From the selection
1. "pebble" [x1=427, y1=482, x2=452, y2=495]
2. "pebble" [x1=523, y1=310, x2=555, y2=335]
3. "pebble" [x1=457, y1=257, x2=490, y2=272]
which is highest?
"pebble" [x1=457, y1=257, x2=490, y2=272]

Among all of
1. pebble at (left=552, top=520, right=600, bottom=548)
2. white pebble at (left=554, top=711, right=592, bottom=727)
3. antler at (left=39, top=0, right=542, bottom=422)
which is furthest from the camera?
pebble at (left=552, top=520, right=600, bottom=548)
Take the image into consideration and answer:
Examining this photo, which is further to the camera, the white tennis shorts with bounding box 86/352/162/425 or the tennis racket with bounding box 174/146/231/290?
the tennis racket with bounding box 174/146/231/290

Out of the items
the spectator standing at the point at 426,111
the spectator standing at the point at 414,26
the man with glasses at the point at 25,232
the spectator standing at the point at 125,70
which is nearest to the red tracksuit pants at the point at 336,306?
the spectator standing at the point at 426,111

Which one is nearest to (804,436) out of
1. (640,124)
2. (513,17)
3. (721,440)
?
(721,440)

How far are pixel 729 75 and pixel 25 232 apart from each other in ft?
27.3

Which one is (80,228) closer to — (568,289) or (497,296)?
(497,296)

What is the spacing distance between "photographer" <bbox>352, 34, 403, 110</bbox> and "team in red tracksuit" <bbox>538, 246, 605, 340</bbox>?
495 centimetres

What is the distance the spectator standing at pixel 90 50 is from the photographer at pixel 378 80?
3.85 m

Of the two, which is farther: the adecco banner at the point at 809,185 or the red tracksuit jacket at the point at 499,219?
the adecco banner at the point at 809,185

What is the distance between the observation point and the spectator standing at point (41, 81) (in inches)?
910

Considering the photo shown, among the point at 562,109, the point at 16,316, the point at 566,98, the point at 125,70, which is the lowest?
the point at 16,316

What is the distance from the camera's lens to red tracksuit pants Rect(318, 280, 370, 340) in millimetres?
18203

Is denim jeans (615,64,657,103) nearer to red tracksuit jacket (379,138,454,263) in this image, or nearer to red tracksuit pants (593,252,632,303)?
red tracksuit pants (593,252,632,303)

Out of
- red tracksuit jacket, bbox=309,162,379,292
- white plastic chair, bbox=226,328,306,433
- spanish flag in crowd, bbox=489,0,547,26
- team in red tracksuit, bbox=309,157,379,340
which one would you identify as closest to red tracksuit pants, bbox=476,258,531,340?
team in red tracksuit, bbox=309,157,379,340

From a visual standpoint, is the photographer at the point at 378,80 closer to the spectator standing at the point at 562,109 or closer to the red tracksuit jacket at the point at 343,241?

→ DIRECTIVE:
Quote every line above verbatim, from the first to the last.

→ REPLY:
From the selection
1. "pebble" [x1=427, y1=482, x2=452, y2=495]
2. "pebble" [x1=523, y1=310, x2=555, y2=335]
3. "pebble" [x1=457, y1=257, x2=490, y2=272]
which is highest?
"pebble" [x1=457, y1=257, x2=490, y2=272]

Among all of
1. pebble at (left=552, top=520, right=600, bottom=548)
2. white pebble at (left=554, top=711, right=592, bottom=727)
3. antler at (left=39, top=0, right=542, bottom=422)
which is furthest from the camera?
pebble at (left=552, top=520, right=600, bottom=548)
Take the image into consideration and answer:
Examining this photo, which is further to the camera, the white tennis shorts with bounding box 86/352/162/425 or the tennis racket with bounding box 174/146/231/290?
the tennis racket with bounding box 174/146/231/290

Out of the items
the spectator standing at the point at 426,111
the spectator standing at the point at 414,26
the man with glasses at the point at 25,232
the spectator standing at the point at 125,70
which is nearest to the red tracksuit pants at the point at 336,306?
the spectator standing at the point at 426,111

Which one is nearest to (804,436) out of
1. (640,124)
2. (513,17)
3. (721,440)
?
(721,440)

How far are pixel 729 75 and pixel 25 232 apart from each other in ft?
27.3

Which one is (80,228) closer to — (568,289) or (497,296)?
(497,296)

What is the spacing distance between "photographer" <bbox>352, 34, 403, 110</bbox> and "team in red tracksuit" <bbox>538, 246, 605, 340</bbox>?
495 centimetres

What is the distance the spectator standing at pixel 90 50 is from the photographer at pixel 378 80?
3.85 m

Of the two, which is farther: the adecco banner at the point at 809,185 or the red tracksuit jacket at the point at 499,219?
the adecco banner at the point at 809,185

What is the distance between the observation point and the spectator standing at point (41, 81) (in inches)?
910

Considering the photo shown, among the point at 562,109, the point at 16,316, the point at 566,98, the point at 125,70, which is the lowest?
the point at 16,316

What is the distance from the camera's lens to red tracksuit pants Rect(318, 280, 370, 340) in millimetres?
18203

Is denim jeans (615,64,657,103) nearer to red tracksuit jacket (379,138,454,263) in this image, or nearer to red tracksuit pants (593,252,632,303)?
red tracksuit pants (593,252,632,303)

Out of
- red tracksuit jacket, bbox=309,162,379,292
- white plastic chair, bbox=226,328,306,433
- spanish flag in crowd, bbox=489,0,547,26
- team in red tracksuit, bbox=309,157,379,340
which one would you identify as closest to red tracksuit pants, bbox=476,258,531,340?
team in red tracksuit, bbox=309,157,379,340

From a visual standpoint, is the photographer at the point at 378,80 closer to the spectator standing at the point at 562,109 or closer to the red tracksuit jacket at the point at 343,241?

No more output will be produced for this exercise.